As follow the Reference manual show,
Fast Interrupts vector directly to a service routine based on values in the Fast Interrupt Vector Address registers without having to go to a jump table first.
Below is my Timer 2 initial, I had designated the interrupt subroutine to register.
So you can see the SystemTickCount value has increased in the main void. It mean it can enter interrupt.
And the address 0x0000 to 0xDF is normal.
The following is my question.
This is my memory planning, the Vector table is at address 0x0000, and my program is start at 0x4208.
When I erase the address from 0x0000 to 0x800 (one sector ) As below picture show.
You can see that is a problem with the execution of the following program.
The CPU thread jump to an unknown address and cannot execute a normal program.

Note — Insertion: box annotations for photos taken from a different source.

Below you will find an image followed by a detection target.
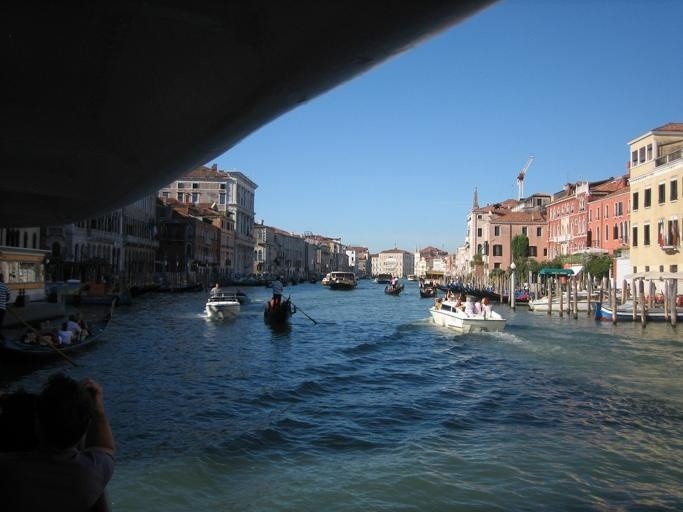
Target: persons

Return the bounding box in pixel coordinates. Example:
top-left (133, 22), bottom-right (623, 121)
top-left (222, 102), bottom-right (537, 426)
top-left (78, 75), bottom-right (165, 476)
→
top-left (0, 371), bottom-right (117, 512)
top-left (391, 276), bottom-right (396, 288)
top-left (468, 281), bottom-right (471, 288)
top-left (268, 277), bottom-right (284, 306)
top-left (433, 278), bottom-right (436, 286)
top-left (0, 273), bottom-right (12, 343)
top-left (418, 275), bottom-right (425, 288)
top-left (628, 283), bottom-right (630, 297)
top-left (207, 282), bottom-right (225, 302)
top-left (453, 281), bottom-right (458, 287)
top-left (24, 312), bottom-right (89, 346)
top-left (434, 288), bottom-right (490, 314)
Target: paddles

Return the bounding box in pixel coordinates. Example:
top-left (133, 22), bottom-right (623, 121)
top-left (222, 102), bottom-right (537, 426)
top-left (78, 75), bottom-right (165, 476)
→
top-left (6, 305), bottom-right (87, 367)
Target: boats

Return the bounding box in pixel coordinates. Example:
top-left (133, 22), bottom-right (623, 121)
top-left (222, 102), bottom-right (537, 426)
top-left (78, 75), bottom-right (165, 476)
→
top-left (529, 290), bottom-right (622, 312)
top-left (384, 285), bottom-right (404, 295)
top-left (420, 287), bottom-right (437, 299)
top-left (408, 274), bottom-right (417, 281)
top-left (204, 296), bottom-right (241, 323)
top-left (320, 271), bottom-right (357, 289)
top-left (0, 298), bottom-right (118, 357)
top-left (377, 273), bottom-right (392, 284)
top-left (263, 296), bottom-right (294, 323)
top-left (601, 300), bottom-right (683, 322)
top-left (428, 298), bottom-right (508, 336)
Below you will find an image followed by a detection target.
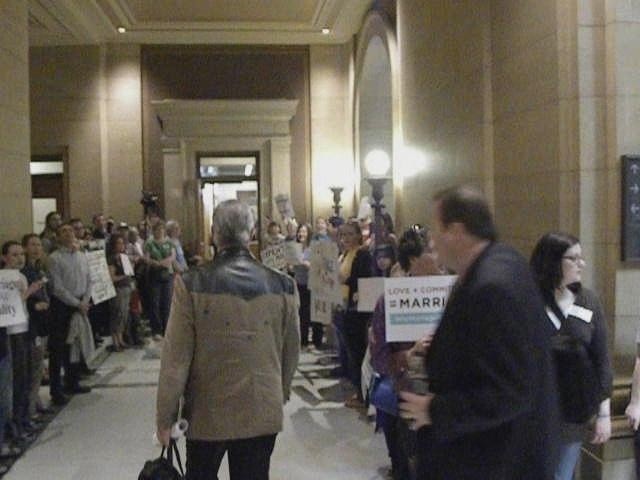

According to the instructions of register, it should jump directly to the subprogram without having to go to a jump table first. Right?
Am I missing something?
For the Fast interrupt mechanism, the interrupt vector and corresponding are saved in INTC_FIMx and INTC_FIVALx/VAHx, so you are not required to write the Fast Interrupt vector in the vector table.
Regarding your question that the CPU thread jumps to an unknown address and cannot execute a normal program, I think it is not related to fast interrupt, there are the other cause.
BTW, can you tell us the part number you are using?